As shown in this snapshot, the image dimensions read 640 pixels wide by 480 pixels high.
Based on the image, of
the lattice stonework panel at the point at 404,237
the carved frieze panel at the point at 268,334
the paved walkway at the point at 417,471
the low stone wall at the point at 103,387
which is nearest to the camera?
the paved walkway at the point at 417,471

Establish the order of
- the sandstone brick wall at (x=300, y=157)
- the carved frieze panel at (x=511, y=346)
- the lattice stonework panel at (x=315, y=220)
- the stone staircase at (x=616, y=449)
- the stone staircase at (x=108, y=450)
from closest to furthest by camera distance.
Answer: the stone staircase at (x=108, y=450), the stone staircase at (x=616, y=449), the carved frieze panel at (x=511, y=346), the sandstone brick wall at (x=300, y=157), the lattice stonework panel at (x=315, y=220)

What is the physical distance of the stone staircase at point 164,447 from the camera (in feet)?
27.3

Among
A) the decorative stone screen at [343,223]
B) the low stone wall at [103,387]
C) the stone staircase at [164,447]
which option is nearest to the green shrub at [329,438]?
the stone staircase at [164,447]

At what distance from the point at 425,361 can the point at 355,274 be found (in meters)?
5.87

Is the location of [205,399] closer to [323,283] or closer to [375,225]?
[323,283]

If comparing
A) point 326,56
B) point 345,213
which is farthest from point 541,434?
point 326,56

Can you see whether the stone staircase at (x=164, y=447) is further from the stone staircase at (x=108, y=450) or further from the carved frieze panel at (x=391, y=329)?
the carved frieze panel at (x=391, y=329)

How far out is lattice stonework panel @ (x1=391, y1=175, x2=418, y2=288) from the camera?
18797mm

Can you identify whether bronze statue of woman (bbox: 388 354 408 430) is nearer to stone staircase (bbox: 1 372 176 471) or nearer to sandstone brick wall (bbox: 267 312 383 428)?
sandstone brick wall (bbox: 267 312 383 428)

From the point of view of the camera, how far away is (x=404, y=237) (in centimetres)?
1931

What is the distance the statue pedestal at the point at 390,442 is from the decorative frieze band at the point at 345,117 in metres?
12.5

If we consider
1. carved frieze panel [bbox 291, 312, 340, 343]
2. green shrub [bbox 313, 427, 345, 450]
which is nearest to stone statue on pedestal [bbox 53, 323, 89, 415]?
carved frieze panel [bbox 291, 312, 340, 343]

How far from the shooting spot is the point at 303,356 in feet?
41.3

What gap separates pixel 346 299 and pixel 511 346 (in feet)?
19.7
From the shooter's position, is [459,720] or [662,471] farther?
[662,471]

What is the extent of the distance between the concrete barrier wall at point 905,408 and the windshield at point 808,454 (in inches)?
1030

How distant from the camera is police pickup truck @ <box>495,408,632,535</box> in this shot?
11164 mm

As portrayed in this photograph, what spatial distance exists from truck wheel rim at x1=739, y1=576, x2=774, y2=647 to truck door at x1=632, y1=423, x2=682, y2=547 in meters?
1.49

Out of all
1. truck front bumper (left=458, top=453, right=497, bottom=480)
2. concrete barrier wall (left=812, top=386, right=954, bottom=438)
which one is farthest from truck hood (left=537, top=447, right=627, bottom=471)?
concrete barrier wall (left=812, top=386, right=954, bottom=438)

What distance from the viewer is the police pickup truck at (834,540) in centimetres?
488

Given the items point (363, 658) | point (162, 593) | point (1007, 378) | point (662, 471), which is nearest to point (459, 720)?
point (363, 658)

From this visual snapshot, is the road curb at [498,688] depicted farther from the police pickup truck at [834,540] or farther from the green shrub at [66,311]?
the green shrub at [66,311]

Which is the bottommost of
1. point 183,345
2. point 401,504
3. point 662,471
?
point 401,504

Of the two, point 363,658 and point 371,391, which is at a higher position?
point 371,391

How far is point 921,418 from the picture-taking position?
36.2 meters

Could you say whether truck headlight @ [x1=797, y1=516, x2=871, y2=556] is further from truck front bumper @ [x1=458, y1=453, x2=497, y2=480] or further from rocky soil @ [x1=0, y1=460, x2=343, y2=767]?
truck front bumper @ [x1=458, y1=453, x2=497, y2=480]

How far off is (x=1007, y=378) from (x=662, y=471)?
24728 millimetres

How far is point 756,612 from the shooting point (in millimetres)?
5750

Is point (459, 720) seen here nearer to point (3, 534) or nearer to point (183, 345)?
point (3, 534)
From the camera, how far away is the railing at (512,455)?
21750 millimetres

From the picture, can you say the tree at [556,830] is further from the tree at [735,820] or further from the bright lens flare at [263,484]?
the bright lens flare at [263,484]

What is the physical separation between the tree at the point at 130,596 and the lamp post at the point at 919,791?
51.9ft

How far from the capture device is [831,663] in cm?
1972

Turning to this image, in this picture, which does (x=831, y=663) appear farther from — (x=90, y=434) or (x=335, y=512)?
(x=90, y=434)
···
## Aim of the task
Can you update the entries starting at the line containing "How distant from" and ending at the line containing "24728 millimetres" by swapping "police pickup truck" for "patrol truck" and leaving everything else the same?

## Correct response
How distant from the camera is patrol truck @ <box>495,408,632,535</box> in this shot?
11164 mm

As portrayed in this photograph, what spatial distance exists from truck wheel rim at x1=739, y1=576, x2=774, y2=647 to truck door at x1=632, y1=423, x2=682, y2=547 in meters?
1.49

Out of all
1. truck front bumper (left=458, top=453, right=497, bottom=480)
2. concrete barrier wall (left=812, top=386, right=954, bottom=438)
which one is farthest from truck hood (left=537, top=447, right=627, bottom=471)?
concrete barrier wall (left=812, top=386, right=954, bottom=438)

What distance from the viewer is the patrol truck at (834,540) in centimetres?
488

Given the items point (363, 658) | point (162, 593) | point (1007, 378) | point (662, 471), which is nearest to point (459, 720)?
point (363, 658)

From this visual snapshot, is the road curb at [498,688] depicted farther from the patrol truck at [834,540] or farther from the green shrub at [66,311]?
the green shrub at [66,311]

Which is the bottommost of
1. point 183,345
2. point 401,504
3. point 662,471
?
point 401,504

Of the two, point 363,658 and point 371,391, which is at a higher position?
point 371,391

How far is point 921,418 from the picture-taking position?
36.2 meters

Could you say whether truck headlight @ [x1=797, y1=516, x2=871, y2=556] is further from truck front bumper @ [x1=458, y1=453, x2=497, y2=480] or further from rocky soil @ [x1=0, y1=460, x2=343, y2=767]?
truck front bumper @ [x1=458, y1=453, x2=497, y2=480]

How far off is (x=1007, y=378) from (x=662, y=471)?
24728 millimetres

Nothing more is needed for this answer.